■ ÉNONCÉ A:
Relevez toutes les lignes des entrées qui contiennent la chaîne « this ». La casse compte.

■ TEXTE PRÉSENTÉ:
1.         À Victoriaville, le ou vers le 5 juillet 2012, l’intimé a contrefait les initiales de ses clients R.B. et D.B. sur deux formulaires «Demande d’ouverture et de mise à jour de compte» de leur compte conjoint numéro [...], contrevenant ainsi aux articles 16 de la Loi sur la distribution de produits et services financiers (RLRQ, ch. D-9.2), 10, 14 et 16 du Règlement sur la déontologie dans les disciplines de valeurs mobilières (RLRQ, ch. D-9.2, r.7.1).

[2]          Alors que la plaignante était représentée par procureur, l’intimé se représentait seul.

[3]          Après que le comité se soit assuré que l’intimé comprenait que, par un plaidoyer de culpabilité, il reconnaissait les gestes reprochés et que ceux-ci constituaient des infractions déontologiques, l’intimé a enregistré un plaidoyer de culpabilité sous l’unique chef d’accusation porté contre lui.

[4]          Le procureur de la plaignante a déposé pour seule preuve l’attestation de droit de pratique de l’intimé (P-1) ajoutant être d’avis que, dans le cas d’enregistrement d’un plaidoyer de culpabilité par l’intimé, la partie plaignante était déchargée de son fardeau de preuve et n’avait ainsi aucune obligation de déposer la preuve documentaire relative aux infractions commises.

[5]          Cette question ayant déjà été soulevée devant une autre formation du comité et, en attendant la décision de ce dernier sur celle-ci, le présent comité a requis le dépôt de la preuve documentaire supportant les gestes reprochés au chef d’accusation de cette plainte.

[6]          En conséquence, le procureur de la plaignante a déposé les formulaires d’ouverture de compte allégués et a ensuite relaté le contexte de la commission des infractions reprochées.

■ DONNÉES D'ENTRÉE:
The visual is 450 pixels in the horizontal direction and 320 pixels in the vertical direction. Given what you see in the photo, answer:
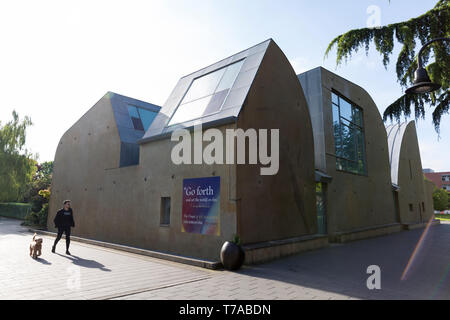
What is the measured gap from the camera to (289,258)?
29.9 feet

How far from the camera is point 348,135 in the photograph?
17.0 meters

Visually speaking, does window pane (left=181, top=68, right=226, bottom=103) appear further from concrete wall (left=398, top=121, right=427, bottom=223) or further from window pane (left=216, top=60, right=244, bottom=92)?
concrete wall (left=398, top=121, right=427, bottom=223)

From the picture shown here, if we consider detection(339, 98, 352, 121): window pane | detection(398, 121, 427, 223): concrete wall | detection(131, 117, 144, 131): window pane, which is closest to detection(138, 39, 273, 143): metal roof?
detection(131, 117, 144, 131): window pane

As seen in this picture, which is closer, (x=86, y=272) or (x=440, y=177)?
(x=86, y=272)

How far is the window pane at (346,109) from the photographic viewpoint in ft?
55.2

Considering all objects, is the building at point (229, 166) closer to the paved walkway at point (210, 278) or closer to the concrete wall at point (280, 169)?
the concrete wall at point (280, 169)

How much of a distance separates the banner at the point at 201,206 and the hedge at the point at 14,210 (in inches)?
1235

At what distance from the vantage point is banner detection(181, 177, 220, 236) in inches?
346

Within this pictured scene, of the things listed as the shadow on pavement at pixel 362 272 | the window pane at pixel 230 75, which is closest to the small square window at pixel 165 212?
the shadow on pavement at pixel 362 272

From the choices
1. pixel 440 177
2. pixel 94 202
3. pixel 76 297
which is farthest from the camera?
pixel 440 177

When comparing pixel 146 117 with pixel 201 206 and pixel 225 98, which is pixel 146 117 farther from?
pixel 201 206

■ ÉNONCÉ B:
Reprenez la rédaction de la décision disciplinaire à la suite de son dernier paragraphe.

■ RÉSULTAT A:
As seen in this picture, which is closer, (x=86, y=272) or (x=440, y=177)?
Within this pictured scene, of the things listed as the shadow on pavement at pixel 362 272 | the window pane at pixel 230 75, which is closest to the small square window at pixel 165 212?

■ RÉSULTAT B:
REPRÉSENTATIONS DES PARTIES SUR SANCTION

LA PLAIGNANTE

[7]          Le procureur de la plaignante a recommandé d’ordonner la radiation temporaire de l’intimé pour une période de deux mois, sa condamnation au paiement des déboursés ainsi que la publication de la décision.  

[8]          Il a, en sus de la gravité objective de l’infraction, invoqué les facteurs atténuants suivants :

a)     L’absence d’intention malveillante;

b)     La collaboration de l’intimé à l’enquête;

c)      L’enregistrement d’un plaidoyer de culpabilité à la première occasion;

d)     L’absence d’antécédent disciplinaire;

e)     Les regrets exprimés par l’intimé.

[9]           À l’appui, il a soumis une série de décisions[1], en prenant soin de souligner les similitudes et les distinctions avec le cas en l’espèce.

[10]       À la suite de discussions avec le comité, il a convenu que la décision rendue dans l’affaire Côté était celle qui se rapprochait le plus du présent cas, les faits entourant les infractions de même nature dans les autres affaires démontrant un degré de gravité passablement plus important.

 

L’INTIMÉ

[11]       Avant de travailler dans le milieu financier, l’intimé a fait des études universitaires en administration des affaires. Il a par la suite suivi une formation en valeurs mobilières, en courtage hypothécaire et a entrepris des cours en planification financière.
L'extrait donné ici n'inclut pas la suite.